*** TEXT EXCERPT Section Begins ***

# Chemistry - Why is dG = dH − TdS?

## Solution 1:

Why is dG=dH-TdS?

It isn't. That would only be true at constant temperature. In general:

$$\mathrm{d}G = \mathrm{d}H - T\,\mathrm{d}S - S\,\mathrm{d}T$$

## Solution 2:

If you write $\mathrm{d}G = \mathrm{d}H - T\,\mathrm{d}S$, you drop off one term of the differentiation of $G$ which is $S\mathrm{d}T$. By definition $G = H - TS$. So, $$\mathrm{d}G = \mathrm{d}H - T\,\mathrm{d}S-S\,\mathrm{d}T$$ Then, you should write $\mathrm{d}H = T\,\mathrm{d}S + V\,\mathrm{d}p$ (not as you have written $\mathrm{d}H = S\,\mathrm{d}T + V\,\mathrm{d}p$ ).

Finally, $$\mathrm{d}G = T\,\mathrm{d}S + V\,\mathrm{d}p - T\,\mathrm{d}S - S\,\mathrm{d}T$$ $$\mathrm{d}G = V\,\mathrm{d}p - S\,\mathrm{d}T$$

*** TEXT EXCERPT Section Ends ***
*** DATASET CONTENT Section Begins ***

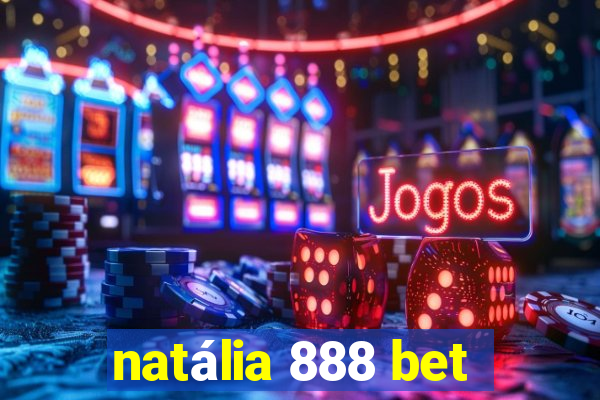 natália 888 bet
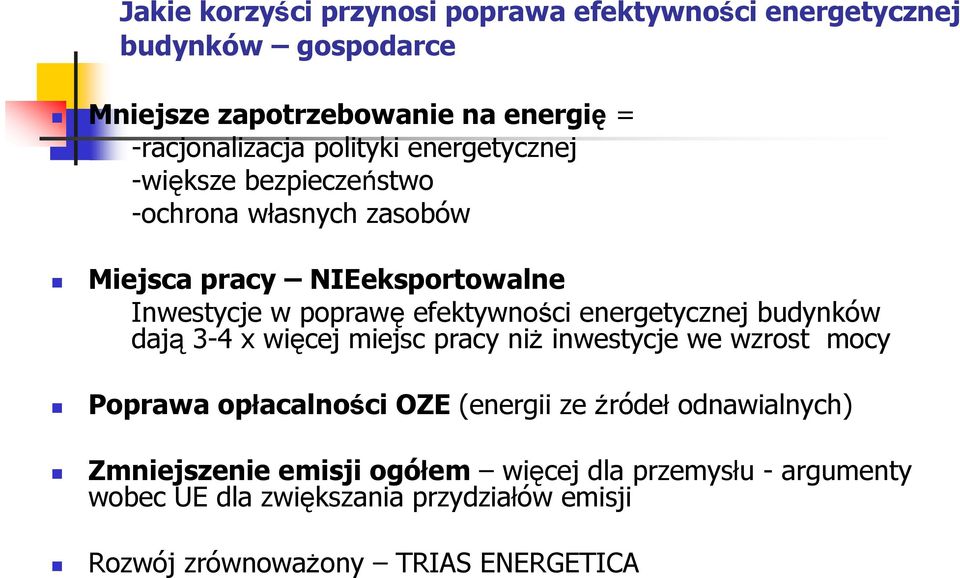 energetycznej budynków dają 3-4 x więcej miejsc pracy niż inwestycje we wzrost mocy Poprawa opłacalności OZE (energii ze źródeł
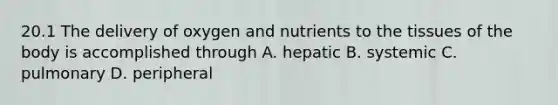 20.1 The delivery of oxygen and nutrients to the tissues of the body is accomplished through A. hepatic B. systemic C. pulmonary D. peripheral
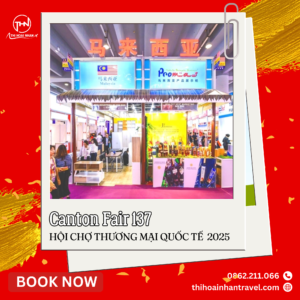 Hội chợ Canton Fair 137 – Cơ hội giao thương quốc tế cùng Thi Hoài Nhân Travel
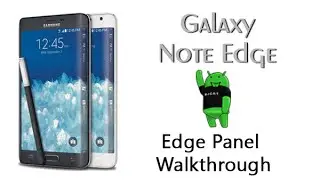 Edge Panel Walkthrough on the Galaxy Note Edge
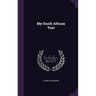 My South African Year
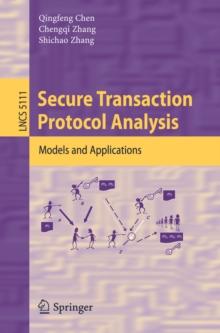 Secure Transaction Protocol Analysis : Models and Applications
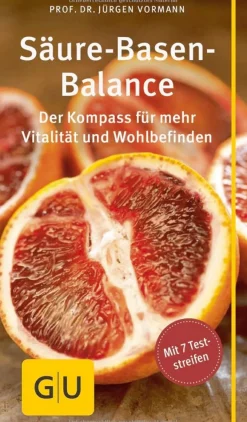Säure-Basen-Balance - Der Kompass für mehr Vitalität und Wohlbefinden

*** DATASET CONTENT Section Ends ***
*** DATASET CONTENT Section Begins ***

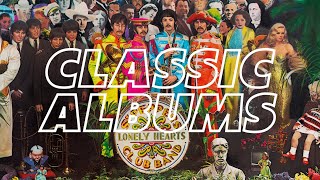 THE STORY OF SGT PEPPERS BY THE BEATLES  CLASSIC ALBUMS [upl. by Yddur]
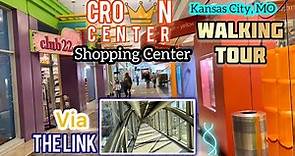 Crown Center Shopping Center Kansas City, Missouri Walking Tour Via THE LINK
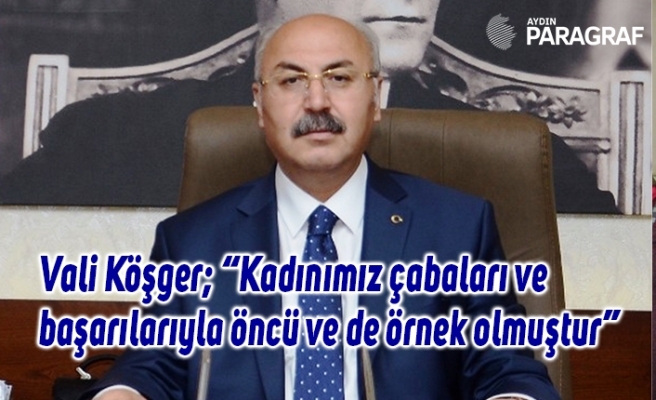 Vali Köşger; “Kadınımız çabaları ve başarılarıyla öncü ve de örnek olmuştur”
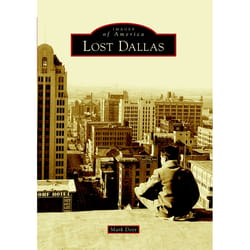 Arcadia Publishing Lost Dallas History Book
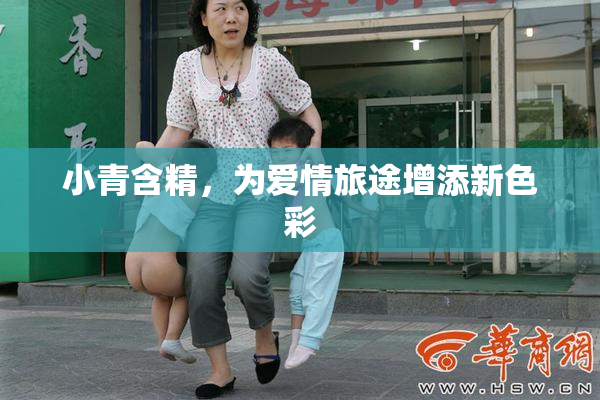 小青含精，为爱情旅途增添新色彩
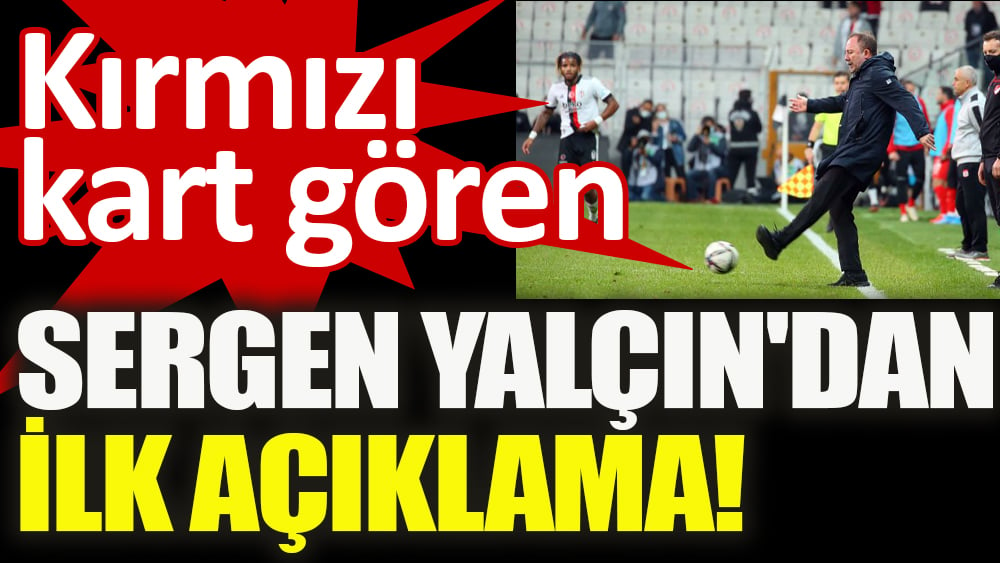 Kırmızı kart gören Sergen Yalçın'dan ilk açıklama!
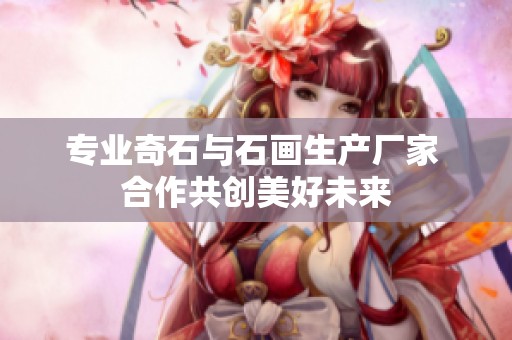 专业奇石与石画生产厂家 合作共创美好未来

*** DATASET CONTENT Section Ends ***

Answer these about the thread on dG = dH − TdS:
1. According to the first solution, under what condition would dG = dH − TdS hold?
2. What definition of G does the second solution give?
3. What final expression for dG does the second solution arrive at?

1. At constant temperature.
2. G = H − TS.
3. dG = V dp − S dT.